[INFORMATION SUPPLIED Boundary: Start]

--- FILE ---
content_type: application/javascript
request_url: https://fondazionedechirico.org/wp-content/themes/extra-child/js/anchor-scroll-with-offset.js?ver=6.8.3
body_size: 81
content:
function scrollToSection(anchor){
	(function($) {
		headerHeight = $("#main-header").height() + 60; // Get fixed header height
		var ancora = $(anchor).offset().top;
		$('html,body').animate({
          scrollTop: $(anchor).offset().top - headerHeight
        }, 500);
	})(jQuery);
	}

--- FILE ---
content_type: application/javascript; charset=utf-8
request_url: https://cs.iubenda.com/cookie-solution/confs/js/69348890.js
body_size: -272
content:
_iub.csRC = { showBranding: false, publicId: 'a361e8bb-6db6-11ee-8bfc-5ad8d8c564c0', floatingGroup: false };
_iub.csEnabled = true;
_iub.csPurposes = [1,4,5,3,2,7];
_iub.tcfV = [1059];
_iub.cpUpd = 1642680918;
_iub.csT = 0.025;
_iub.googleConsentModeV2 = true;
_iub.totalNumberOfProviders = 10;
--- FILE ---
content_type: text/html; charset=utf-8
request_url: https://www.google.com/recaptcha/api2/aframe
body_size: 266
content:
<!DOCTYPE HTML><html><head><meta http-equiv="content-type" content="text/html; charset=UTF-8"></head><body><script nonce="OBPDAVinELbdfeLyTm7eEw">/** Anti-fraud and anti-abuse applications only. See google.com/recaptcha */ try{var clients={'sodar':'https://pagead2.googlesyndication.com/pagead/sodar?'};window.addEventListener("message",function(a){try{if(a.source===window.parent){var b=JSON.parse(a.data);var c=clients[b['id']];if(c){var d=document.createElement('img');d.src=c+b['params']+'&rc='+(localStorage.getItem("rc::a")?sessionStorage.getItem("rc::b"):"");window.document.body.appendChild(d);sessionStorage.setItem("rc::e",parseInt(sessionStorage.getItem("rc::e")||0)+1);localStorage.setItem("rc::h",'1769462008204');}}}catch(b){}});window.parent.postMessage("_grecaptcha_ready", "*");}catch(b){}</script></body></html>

[INFORMATION SUPPLIED Boundary: End]

WORK TO COMPLETE: When answering, write out each of the lines above exactly as given.

SOLVED EXERCISE:
--- FILE ---
content_type: application/javascript
request_url: https://fondazionedechirico.org/wp-content/themes/extra-child/js/anchor-scroll-with-offset.js?ver=6.8.3
body_size: 81
content:
function scrollToSection(anchor){
	(function($) {
		headerHeight = $("#main-header").height() + 60; // Get fixed header height
		var ancora = $(anchor).offset().top;
		$('html,body').animate({
          scrollTop: $(anchor).offset().top - headerHeight
        }, 500);
	})(jQuery);
	}

--- FILE ---
content_type: application/javascript; charset=utf-8
request_url: https://cs.iubenda.com/cookie-solution/confs/js/69348890.js
body_size: -272
content:
_iub.csRC = { showBranding: false, publicId: 'a361e8bb-6db6-11ee-8bfc-5ad8d8c564c0', floatingGroup: false };
_iub.csEnabled = true;
_iub.csPurposes = [1,4,5,3,2,7];
_iub.tcfV = [1059];
_iub.cpUpd = 1642680918;
_iub.csT = 0.025;
_iub.googleConsentModeV2 = true;
_iub.totalNumberOfProviders = 10;
--- FILE ---
content_type: text/html; charset=utf-8
request_url: https://www.google.com/recaptcha/api2/aframe
body_size: 266
content:
<!DOCTYPE HTML><html><head><meta http-equiv="content-type" content="text/html; charset=UTF-8"></head><body><script nonce="OBPDAVinELbdfeLyTm7eEw">/** Anti-fraud and anti-abuse applications only. See google.com/recaptcha */ try{var clients={'sodar':'https://pagead2.googlesyndication.com/pagead/sodar?'};window.addEventListener("message",function(a){try{if(a.source===window.parent){var b=JSON.parse(a.data);var c=clients[b['id']];if(c){var d=document.createElement('img');d.src=c+b['params']+'&rc='+(localStorage.getItem("rc::a")?sessionStorage.getItem("rc::b"):"");window.document.body.appendChild(d);sessionStorage.setItem("rc::e",parseInt(sessionStorage.getItem("rc::e")||0)+1);localStorage.setItem("rc::h",'1769462008204');}}}catch(b){}});window.parent.postMessage("_grecaptcha_ready", "*");}catch(b){}</script></body></html>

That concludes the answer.